She turned back to her half-eaten dinner, stared at the boiled food for a moment, then pushed the plate away with a grimace. What she wouldn′t give for one of Hannah′s rich, seven-course meals right about now. After twelve years as the Andersons′ cook, Hannah knew just what pleased each member of the family, and Georgina had been dreaming about her cooking for weeks, not surprising after a month of shipboard fare. She′d gotten only one good meal since she′d arrived in England five days ago, and that was the very night they docked, when Mac had taken her out to a fine restaurant just after they had checked into the Albany Hotel. They′d had to leave the Albany the very next day for much, much cheaper accommodations. But there was nothing else they could do after they returned to the hotel to find all their money missing from their trunks.
Georgie, as she was affectionately known to friends and family, couldn′t even in good conscience hold the hotel accountable, not when she and Mac had both been robbed, but from different rooms, even different floors. it was most likely accomplished while the trunks were together on that long ride from the docks on the East End to Piccadilly on the West End, where the prestigious Albany was located, when the trunks were strapped on top of the hack they had rented, with the driver and his helper up top with them, while she and Mac blithely ogled their first sight of London Town.
Talk about your lousy luck, and it hadn′t even started there. No, it started when they reached England last week and found out their ship couldn′t dock, that it might take anywhere up to three months before it was given quay space to unload its cargo. Passengers were more fortunate in that they could be rowed ashore. But they′d still had to wait several days before this was accomplished.
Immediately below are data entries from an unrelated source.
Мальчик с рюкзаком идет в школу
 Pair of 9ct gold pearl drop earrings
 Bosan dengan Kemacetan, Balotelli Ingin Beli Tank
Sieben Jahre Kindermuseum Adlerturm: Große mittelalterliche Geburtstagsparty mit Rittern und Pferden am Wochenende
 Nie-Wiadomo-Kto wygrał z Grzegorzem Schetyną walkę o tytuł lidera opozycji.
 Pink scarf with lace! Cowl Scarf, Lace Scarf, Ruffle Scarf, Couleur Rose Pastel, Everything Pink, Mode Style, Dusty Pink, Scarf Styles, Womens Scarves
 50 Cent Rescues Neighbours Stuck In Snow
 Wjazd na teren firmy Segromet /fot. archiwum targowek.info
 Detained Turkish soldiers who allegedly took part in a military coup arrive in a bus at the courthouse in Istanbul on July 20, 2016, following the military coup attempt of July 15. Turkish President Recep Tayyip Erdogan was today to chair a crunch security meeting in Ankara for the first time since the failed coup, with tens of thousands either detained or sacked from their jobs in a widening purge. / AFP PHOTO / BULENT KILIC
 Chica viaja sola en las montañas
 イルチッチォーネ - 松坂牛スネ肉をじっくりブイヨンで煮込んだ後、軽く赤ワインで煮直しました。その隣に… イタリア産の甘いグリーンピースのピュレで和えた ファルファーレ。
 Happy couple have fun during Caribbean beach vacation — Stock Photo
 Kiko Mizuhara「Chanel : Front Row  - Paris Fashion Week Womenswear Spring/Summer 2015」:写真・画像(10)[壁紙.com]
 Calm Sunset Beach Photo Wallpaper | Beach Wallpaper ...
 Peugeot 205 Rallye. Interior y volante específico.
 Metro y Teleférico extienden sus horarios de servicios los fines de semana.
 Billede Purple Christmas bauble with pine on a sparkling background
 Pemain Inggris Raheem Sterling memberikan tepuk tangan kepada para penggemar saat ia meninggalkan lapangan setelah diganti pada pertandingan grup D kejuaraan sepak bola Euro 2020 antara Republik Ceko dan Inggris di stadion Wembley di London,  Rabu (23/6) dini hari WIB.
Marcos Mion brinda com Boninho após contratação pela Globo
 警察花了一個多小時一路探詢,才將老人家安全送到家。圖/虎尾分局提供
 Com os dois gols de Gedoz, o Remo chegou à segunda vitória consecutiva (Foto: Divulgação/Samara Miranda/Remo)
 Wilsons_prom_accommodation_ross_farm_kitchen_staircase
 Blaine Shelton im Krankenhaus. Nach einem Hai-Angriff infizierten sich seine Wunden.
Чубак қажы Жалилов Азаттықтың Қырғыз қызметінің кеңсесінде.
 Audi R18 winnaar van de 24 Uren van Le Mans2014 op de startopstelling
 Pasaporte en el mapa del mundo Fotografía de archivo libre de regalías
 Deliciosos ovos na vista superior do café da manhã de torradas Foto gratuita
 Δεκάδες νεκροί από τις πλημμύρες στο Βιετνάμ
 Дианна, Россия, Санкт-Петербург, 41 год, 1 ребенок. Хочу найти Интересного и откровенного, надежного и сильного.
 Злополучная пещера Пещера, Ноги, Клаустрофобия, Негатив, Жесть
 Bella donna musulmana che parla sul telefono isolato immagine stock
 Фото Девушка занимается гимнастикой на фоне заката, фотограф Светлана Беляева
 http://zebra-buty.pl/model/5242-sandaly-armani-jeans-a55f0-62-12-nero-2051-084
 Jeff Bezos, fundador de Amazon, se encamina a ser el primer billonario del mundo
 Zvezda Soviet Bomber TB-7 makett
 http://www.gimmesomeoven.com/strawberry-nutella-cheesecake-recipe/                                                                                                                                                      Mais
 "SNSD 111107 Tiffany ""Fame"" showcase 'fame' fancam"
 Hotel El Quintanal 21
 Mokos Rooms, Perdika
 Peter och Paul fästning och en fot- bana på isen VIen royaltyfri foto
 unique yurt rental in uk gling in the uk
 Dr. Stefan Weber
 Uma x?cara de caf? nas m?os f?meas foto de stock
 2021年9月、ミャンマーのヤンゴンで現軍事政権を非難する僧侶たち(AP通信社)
She shouldn′t have been surprised, however. She had known about the congestion problem on the Thames, a very big problem because ships came in seasonally, all being subject to the same unpredictable winds and weather. Her ship had been one of a dozen from America arriving at the same time. There were hundreds of others from all over the world. The appalling congestion problem was one of the reasons her family′s merchant line had kept London off its trade routes even before the war. Actually, a Skylark Line ship hadn′t been to London since 1807 when England began her blockade of half of Europe in her war with France. The Far Eastern and West Indies trade was just as profitable and far less troublesome for Skylark.
Even after her country had settled its differences with England with the signing of a treaty at the tail end of 1814, the Skylark Line stayed clear of the English trade, because the availability of warehousing was still a serious problem. More times than not, perishable cargoes had to be left on quayside, at the mercy of the elements and the thieves who stole a half million pounds of goods a year. And if the elements didn′t ruin perishable goods, then the coal dust that enveloped the whole port would.
It simply wasn′t worth the aggravation and loss of profits, not when other trade routes were just as lucrative. Which was why Georgina hadn′t come to London on a Skylark ship, and why she wouldn′t find free passage home on one, either. Which was going to be an eventual problem, what with Mac and she reduced to a grand total of twenty-five American dollars between them, all that they had been carrying on them at the time of the robbery, and they didn′t know how long that would have to last--a good reason why Georgina was presently ensconced in a rented room above a tavern in the Borough of Southwark.
A tavern! If her brothers ever found out ... but then they were going to kill her when she got home anyway for sailing without their knowing, while each was off in some other part of the world on his own ship, but more to the point, she′d left without their permission. At the least, she could expect to have her allowance suspended for a decade, to be locked in her room for several years, to be whipped by each one of them ...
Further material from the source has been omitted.